> **GOAL OF THE EXERCISE**:
Return the records below exactly; pictures stay out.

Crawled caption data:

--*--

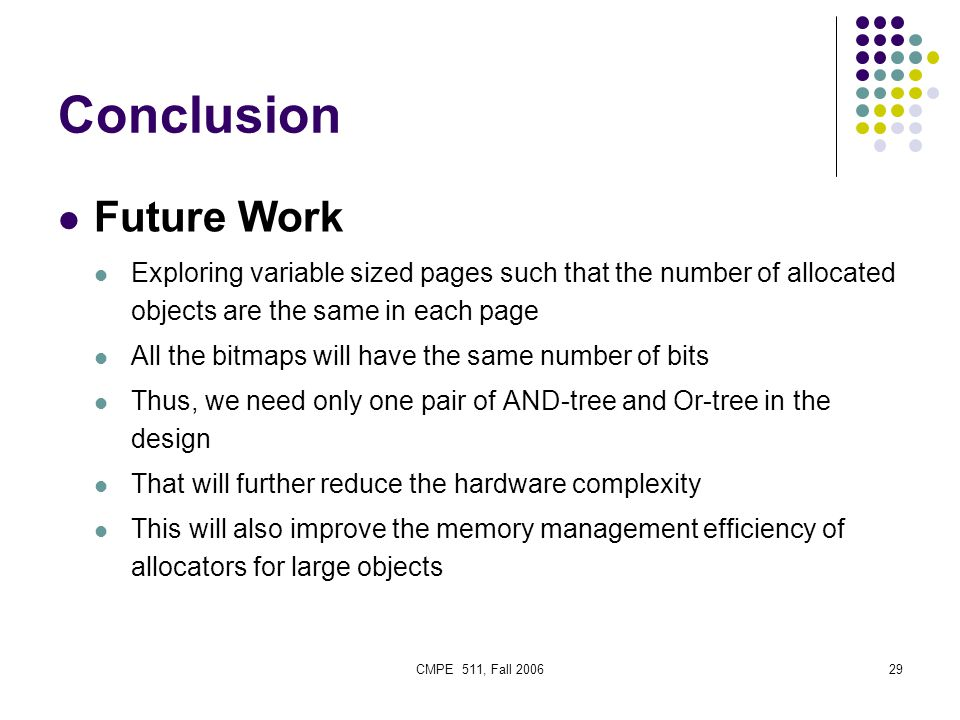 CMPE 511, Fall 200629 Conclusion Future Work Exploring variable sized pages such that the number of allocated objects are the same in each page All the bitmaps will have the same number of bits Thus, we need only one pair of AND-tree and Or-tree in the design That will further reduce the hardware complexity This will also improve the memory management efficiency of allocators for large objects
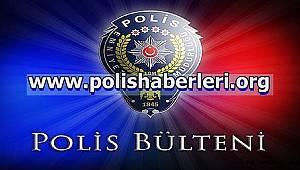 15.03.2019-16.03.2019-17.03.2019 TARİHLİ POLİS BÜLTENLERİ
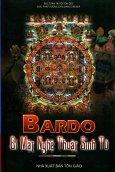 Bardo - Bí Mật Nghệ Thuật Sinh Tử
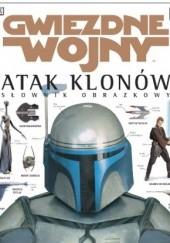 Okładka książki Gwiezdne wojny: Atak klonów. Słownik obrazkowy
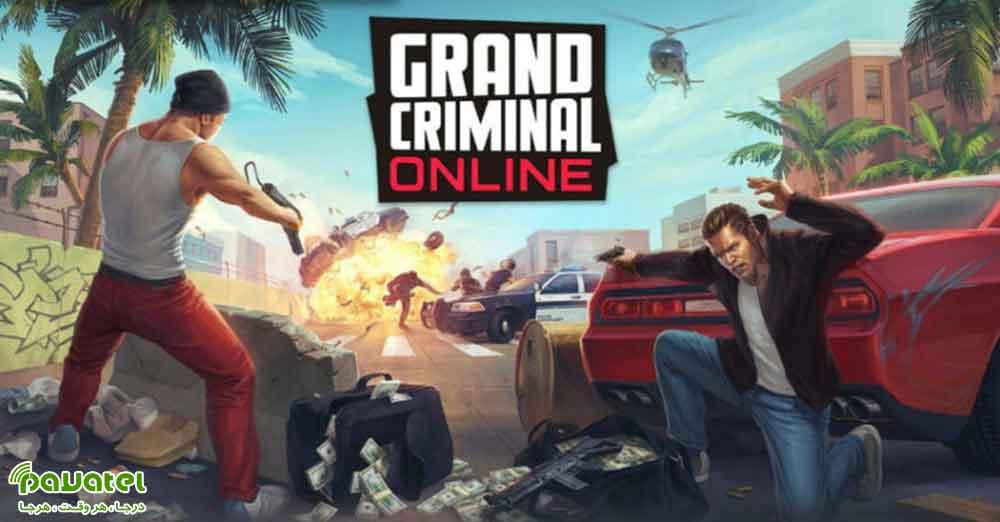 معرفی بازی Grand Criminal Online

--*--

> **REPLY**:
 CMPE 511, Fall 200629 Conclusion Future Work Exploring variable sized pages such that the number of allocated objects are the same in each page All the bitmaps will have the same number of bits Thus, we need only one pair of AND-tree and Or-tree in the design That will further reduce the hardware complexity This will also improve the memory management efficiency of allocators for large objects
 15.03.2019-16.03.2019-17.03.2019 TARİHLİ POLİS BÜLTENLERİ
 Bardo - Bí Mật Nghệ Thuật Sinh Tử
 Okładka książki Gwiezdne wojny: Atak klonów. Słownik obrazkowy
 معرفی بازی Grand Criminal Online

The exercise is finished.